Saved data entries
++++++++
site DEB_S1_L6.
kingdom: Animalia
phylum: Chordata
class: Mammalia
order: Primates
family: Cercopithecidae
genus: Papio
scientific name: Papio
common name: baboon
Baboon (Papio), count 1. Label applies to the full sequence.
++++++++
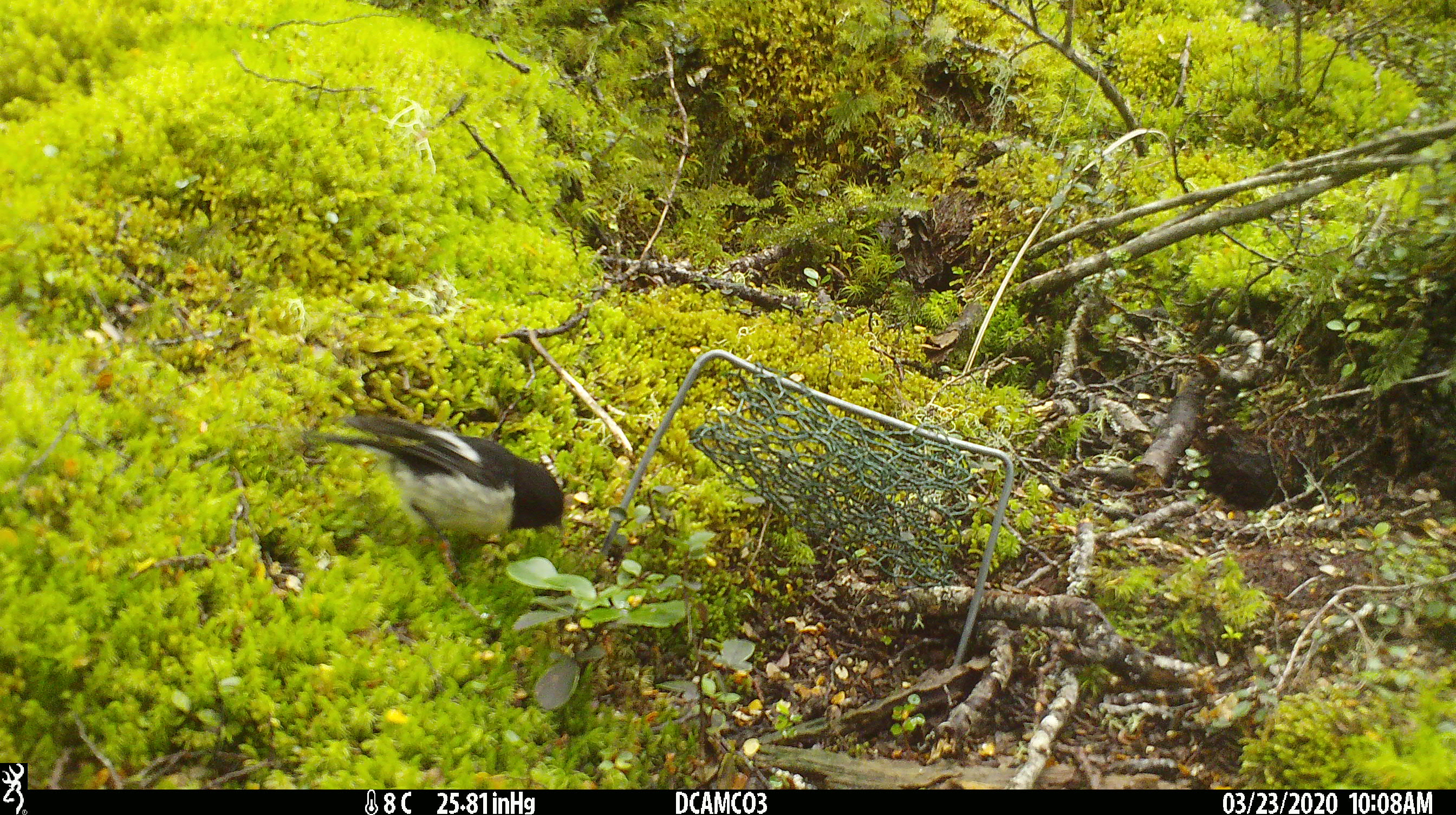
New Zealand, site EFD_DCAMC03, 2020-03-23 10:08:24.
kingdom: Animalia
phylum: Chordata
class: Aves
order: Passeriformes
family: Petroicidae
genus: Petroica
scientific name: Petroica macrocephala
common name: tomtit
++++++++
» **TASK BRIEF**
Find all lines in the records that hold the word "site". Copy them.

» **REPLY TO THE TASK**
site DEB_S1_L6.
New Zealand, site EFD_DCAMC03, 2020-03-23 10:08:24.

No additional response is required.